# "Leo"- 11 months- CRAZY!



## Southern by choice (Nov 11, 2015)

Leo- is so "grown up" now. 10 months and doing great. His owners took him to TSC, he hadn't been for a "ride" in a long time. Apparently he did great and made an elderly woman's day.  Leo is huge...LOL... the tallest and longest of all the pups... I haven't visited him in awhile  but hope to soon. 

He looks so much like his dam Callie.


----------



## Hens and Roos (Nov 11, 2015)

Looks comfortable riding there!  Handsome boy!

My DD likes to see pictures of your crew


----------



## bonbean01 (Nov 11, 2015)




----------



## goatgurl (Nov 11, 2015)

what a handsome young man!  and yes he does look a lot like mama.


----------



## Mike CHS (Nov 11, 2015)

He is a big and good looking boy.    TSC is our main socialization place too for the dogs when they are pups.


----------



## Southern by choice (Dec 3, 2015)

Leo's owners sent me this... All I can say is he is a gorgeous MUTANT! 

Beside him is a full grown -2yr old pyr 
 - That is CRAZY!


----------



## Ferguson K (Dec 3, 2015)

He's a monster!!


----------



## Latestarter (Dec 3, 2015)

Well Southern, you have said that you wanted to breed LARGE dogs!

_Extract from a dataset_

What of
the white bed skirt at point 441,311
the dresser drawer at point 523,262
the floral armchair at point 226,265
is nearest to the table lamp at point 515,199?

I'd say (from personal experience) that you've succeeded admirably! Maybe that pyr is just a smaller one? I'd love to get a female pyr down the road to breed Mel with, but don't know if I can find one big enough  Might have to try and find another large Pyr/Toli cross female...


----------



## Southern by choice (Dec 5, 2015)

LOL @Latestarter  I don't what happened with this guy... good thing he has a good temperament is all I can say.

Weird really- I do have large dogs but the few that are shorter in stature like Amy, Chunk, Silver... they are powerhouses! They also do the most work.


----------



## GLENMAR (Dec 24, 2015)

He's a beautiful boy.


----------